わたしはそこからグルグルと頭のなかで想像を繰り広げました。

あのお父さんは、もしかしたら今日、家で待っている家族に時間をあげるために、父子で出かけていたのかな。

ふたりだけで行動したあと、お父さんもビールを一杯飲んでから家に帰りたくなったのかな。自分を労うようにして。

たった”5分”の光景のなかに、いろんな人のいろんな人生が垣間見えたような気がして、しみじみとしてしまったのでした。

決してよい面ばかりが表に出るわけではない人の人生だけれども、わたしが立ち会った”5分”には良いものばかりが見えました。

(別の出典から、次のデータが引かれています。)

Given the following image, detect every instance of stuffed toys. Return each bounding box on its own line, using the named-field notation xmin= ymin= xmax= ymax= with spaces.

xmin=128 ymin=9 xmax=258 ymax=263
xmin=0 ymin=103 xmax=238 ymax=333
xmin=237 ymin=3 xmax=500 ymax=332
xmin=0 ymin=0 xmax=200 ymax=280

どうしても自分本位に世界を見てしまいがちなことを自戒しつつ、しばし世の「お父さん」に想いを馳せ、「お母さんだけでなく、お父さんにだって本当にいろいろあるはず」という当たり前すぎる事実にあらためて気づくことになります。

最近の自分のなかに、そういう優しい目線はミリ単位にまで減っていたような気がする。家族に、もっとこうしてほしいだったり、自分もこのくらいやっているという気持ちばかりが幅を広げていたかもしれない。いかん、いかん。

再び席を立って、買い物袋を両手に下げ直す頃には、行き道とは少し違う心の状態を手に入れていました。